The Division Bench comprising Chief Justice Satish Chandra Sharma and Justice Subramonium Prasad further expressed displeasure over the one-page affidavit filed earlier on behalf of the PM-CARES Fund Trust, saying that the same was not detailed enough to justify the concerns raised in the petition.

The affidavit filed by the Under Secretary at PMO had stated that there was no control of either the Central Government, or the state government in the functioning of the PM CARES Trust.

The Centre was given four weeks to file a detailed reply in the matter.

The Court then fixed September 16 as the next date of hearing.

Senior Advocate Shyam Divan, arguing for PIL petitioner Samyak Gangwal, submitted that the fund was nothing but State within the meaning of Constitution of India and that any fund created by constitutional functionaries cannot be contracted out of the Constitution of India.

He said that if the Prime Minister wished to settle an institution, he may do so, however, the same has to be within the umbrella of the State.

Divan also argued that the Fund was destructive of good governance and may lead to many problems in the future.

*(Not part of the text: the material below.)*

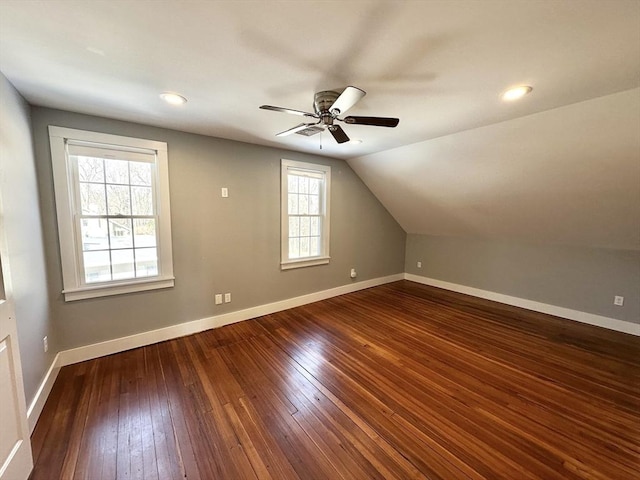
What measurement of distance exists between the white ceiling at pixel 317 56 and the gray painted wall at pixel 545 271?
1.34 m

He sought declaration of the PM CARES Fund as a State. This, he said, would attract consequential directions for: (i) disclosing the Fund’s audit reports periodically; (ii) disclosing the Fund’s quarterly details of donations received, utilization thereof and resolutions on expenditure of donations.
In the alternative, it was contended that in case PM CARES Fund was not a State under Article 12, then: (i) Centre should widely publicise that PM CARES was not a Government owned fund; (ii) PM CARES Fund should be restrained from using “PM” in its names/ website; iii) PM CARES Fund should be restrained from using the State Emblem; (iv) PM CARES Fund should be restrained from using the domain name “gov” in its wwebsite; (v) PM CARES Fund should be restrained from using PM’s Office as its official address; (vi) Centre should not extend any Secretarial Support to the funds.


On the other hand, the PM CARES Fund has objected to maintainability of the petition, stating that alternative statutory remedies were available to the petitioner under the RTI Act, 2005.

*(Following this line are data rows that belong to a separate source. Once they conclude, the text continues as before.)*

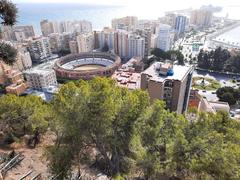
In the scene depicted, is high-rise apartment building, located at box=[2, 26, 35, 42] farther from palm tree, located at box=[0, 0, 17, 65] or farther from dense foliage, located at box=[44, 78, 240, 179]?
→ palm tree, located at box=[0, 0, 17, 65]

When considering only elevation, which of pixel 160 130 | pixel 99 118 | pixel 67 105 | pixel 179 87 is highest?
pixel 67 105

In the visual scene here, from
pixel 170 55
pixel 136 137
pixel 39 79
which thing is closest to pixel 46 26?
pixel 39 79

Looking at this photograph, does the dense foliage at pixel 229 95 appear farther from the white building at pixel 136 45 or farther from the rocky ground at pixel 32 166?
the rocky ground at pixel 32 166

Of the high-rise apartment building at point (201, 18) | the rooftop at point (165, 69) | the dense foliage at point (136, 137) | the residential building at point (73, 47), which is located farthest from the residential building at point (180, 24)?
the dense foliage at point (136, 137)

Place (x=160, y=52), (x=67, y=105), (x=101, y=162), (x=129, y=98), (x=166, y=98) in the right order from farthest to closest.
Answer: (x=160, y=52)
(x=166, y=98)
(x=101, y=162)
(x=129, y=98)
(x=67, y=105)

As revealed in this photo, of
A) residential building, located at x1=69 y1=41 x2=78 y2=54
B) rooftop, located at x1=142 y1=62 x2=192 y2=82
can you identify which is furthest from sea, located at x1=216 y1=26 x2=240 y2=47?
rooftop, located at x1=142 y1=62 x2=192 y2=82

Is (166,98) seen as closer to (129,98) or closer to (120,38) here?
(129,98)

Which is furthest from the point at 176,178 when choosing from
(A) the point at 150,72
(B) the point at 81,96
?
(A) the point at 150,72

On merits, the Fund reiterated that it was not “public authority” within the meaning of Section 2(h) of the RTI Act as the mandatory statutory requirements of the provision were not in existence.

The Trust functioned with transparency and its funds were audited by an auditor, a Chartered Accountant drawn from the the panel prepared by the Comptroller and Auditor General of India, noted the Fund.

The Supreme Court had earlier observed that there was no occasion for audit of PM CARES Fund by the Comptroller & Auditor General of India, as it was a public charitable trust.